Servheen noted that states also need to make regulatory changes related to carnivore hunting and trapping methods that can threaten grizzly bears.
“The greatest threats today to grizzly bear recovery and to eventually achieving grizzly bear delisting are the state legislatures and governors who are passing legislation that implements harmful anti-predator policies that are not informed by science and the lack of effective management of private land development adjacent to grizzly bear habitat on public lands and the negative impacts of such development. These policies will result in more dead grizzly bears and many incidental captures and deaths of non-target carnivore species and more human-bear conflicts. Anti-carnivore laws and policies directly threaten the ability of state fish and game agencies to limit grizzly mortality to sustainable levels,” Servheen wrote in his report.
After wolves were delisted in 2011, Montana Fish, Wildlife & Parks instituted moderate wolf hunting and trapping seasons. All that changed in 2021, when the Montana Legislature passed several laws mandating regulations that used to be the jurisdiction of the FWP commission. Snares were approved in Montana for the first time, as was the use of wolf baiting, spotlights, night-vision goggles and hunting black bears with hounds. They all can create conflict situations that take a toll on grizzly bears, so Servheen recommends that they be eliminated.
Earthjustice attorney Mary Cochenour said 14 organizations signed onto the petition which will be delivered while the Fish and Wildlife Service still has a month to decide on delisting. The U.S. Fish and Wildlife Service must respond by Jan. 20 to petitions from Montana, Idaho and Wyoming to delist the grizzly bear.
“Since 2015, the focus of some state agencies has changed from recovering grizzly bears to delisting grizzly bears. Delisting takes the focus of real recovery and is pushed for political expediency not to benefit grizzly bears,” Servheen said.
If the Fish and Wildlife Service were to delay delisting to consider this petition to rewrite the recovery plan, history suggests that Congress and the Trump administration might take matters into their own hands. In 2011, Congress legislated the delisting of the gray wolf in the Northern Rocky Mountains. During the first Trump administration, Interior Secretary Ryan Zinke tried to delist the Greater Yellowstone grizzly population but was thwarted by the courts. The Trump administration also abandoned recovery efforts in the Bitterroot and Northern Cascade areas.
Cochenour said she expects the next Trump administration will be similarly bad for grizzlies because "Project 2025" goals include delisting grizzly bears in the Greater Yellowstone and Northern Continental Divide ecosystems and further weakening the Endangered Species Act. Project 2025 is an initiative written by the conservative Heritage Foundation to reduce federal oversight and functions. William Perry Pendley wrote the chapter on the Department of the Interior, which oversees the U.S. Fish and Wildlife Service.

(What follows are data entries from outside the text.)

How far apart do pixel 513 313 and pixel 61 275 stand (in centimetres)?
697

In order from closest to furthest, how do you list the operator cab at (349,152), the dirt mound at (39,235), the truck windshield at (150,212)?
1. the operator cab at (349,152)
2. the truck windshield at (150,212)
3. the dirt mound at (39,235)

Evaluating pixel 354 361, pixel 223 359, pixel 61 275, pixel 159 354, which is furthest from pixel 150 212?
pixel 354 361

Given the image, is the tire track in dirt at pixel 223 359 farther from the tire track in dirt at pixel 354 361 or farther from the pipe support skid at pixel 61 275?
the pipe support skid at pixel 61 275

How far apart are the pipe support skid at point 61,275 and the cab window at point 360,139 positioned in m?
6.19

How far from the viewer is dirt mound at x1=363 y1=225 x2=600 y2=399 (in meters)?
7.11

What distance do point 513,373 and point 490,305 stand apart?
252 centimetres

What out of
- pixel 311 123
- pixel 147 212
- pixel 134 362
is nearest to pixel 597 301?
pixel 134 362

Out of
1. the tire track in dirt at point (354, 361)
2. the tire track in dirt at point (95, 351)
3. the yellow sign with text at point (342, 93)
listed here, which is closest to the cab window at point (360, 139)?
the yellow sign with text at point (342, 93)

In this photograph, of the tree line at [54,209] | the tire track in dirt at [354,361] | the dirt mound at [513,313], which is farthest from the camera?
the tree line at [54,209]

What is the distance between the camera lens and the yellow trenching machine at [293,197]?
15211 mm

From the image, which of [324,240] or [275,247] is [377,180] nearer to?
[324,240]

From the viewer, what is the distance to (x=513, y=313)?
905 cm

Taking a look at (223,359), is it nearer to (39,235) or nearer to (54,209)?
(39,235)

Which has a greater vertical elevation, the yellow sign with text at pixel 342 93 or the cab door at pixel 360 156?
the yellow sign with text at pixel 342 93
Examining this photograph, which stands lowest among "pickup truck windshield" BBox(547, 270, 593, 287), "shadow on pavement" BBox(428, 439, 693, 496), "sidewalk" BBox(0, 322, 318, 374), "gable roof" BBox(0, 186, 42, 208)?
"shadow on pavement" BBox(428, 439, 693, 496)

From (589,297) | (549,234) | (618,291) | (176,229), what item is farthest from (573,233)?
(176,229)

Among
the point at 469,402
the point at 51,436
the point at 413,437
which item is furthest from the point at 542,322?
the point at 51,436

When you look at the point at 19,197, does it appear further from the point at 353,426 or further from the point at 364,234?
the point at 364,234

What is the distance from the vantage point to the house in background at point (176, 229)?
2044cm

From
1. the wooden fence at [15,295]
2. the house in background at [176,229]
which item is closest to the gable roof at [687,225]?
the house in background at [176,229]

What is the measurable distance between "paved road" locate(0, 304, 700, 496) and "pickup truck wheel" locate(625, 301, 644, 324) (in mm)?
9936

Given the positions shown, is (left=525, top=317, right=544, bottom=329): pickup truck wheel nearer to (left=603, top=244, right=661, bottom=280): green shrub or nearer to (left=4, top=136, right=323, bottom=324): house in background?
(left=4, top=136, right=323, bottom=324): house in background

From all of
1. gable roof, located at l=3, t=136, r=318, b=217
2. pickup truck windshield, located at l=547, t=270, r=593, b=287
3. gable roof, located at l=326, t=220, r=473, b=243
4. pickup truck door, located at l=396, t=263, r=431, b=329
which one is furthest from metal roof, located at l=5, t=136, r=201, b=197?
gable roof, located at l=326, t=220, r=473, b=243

After working as grizzly bear recovery coordinator from 1981 until 2016, Servheen supported delisting prior to 2021. But now, after watching states pass anti-carnivore laws, he has said he no longer supports delisting.
“What we’re seeing now is a regression, a backward slipping if you will, of support from politicians for grizzly bear recovery. I hope it doesn’t get to the point where politicians intervene,” Servheen said. “There are several bills in Congress to delist grizzly bears and go around the Endangered Species Act. Such a thing would be a disaster for grizzly bears and would mark a really bad turn for the future of grizzly bears in the lower 48 states.”
The 14 organizations include the Center for Biological Diversity, Endangered Species Coalition, Friends of the Bitterroot, Friends of the Clearwater, Great Bear Foundation, Humane Society Legislative Fund, Humane Society of the United States, Nimiipuu Protecting the Environment, Park County Environmental Council, Sierra Club, Western Watersheds Project, WildEarth Guardians, Wyoming Wildlife Advocates and Yaak Valley Forest Council.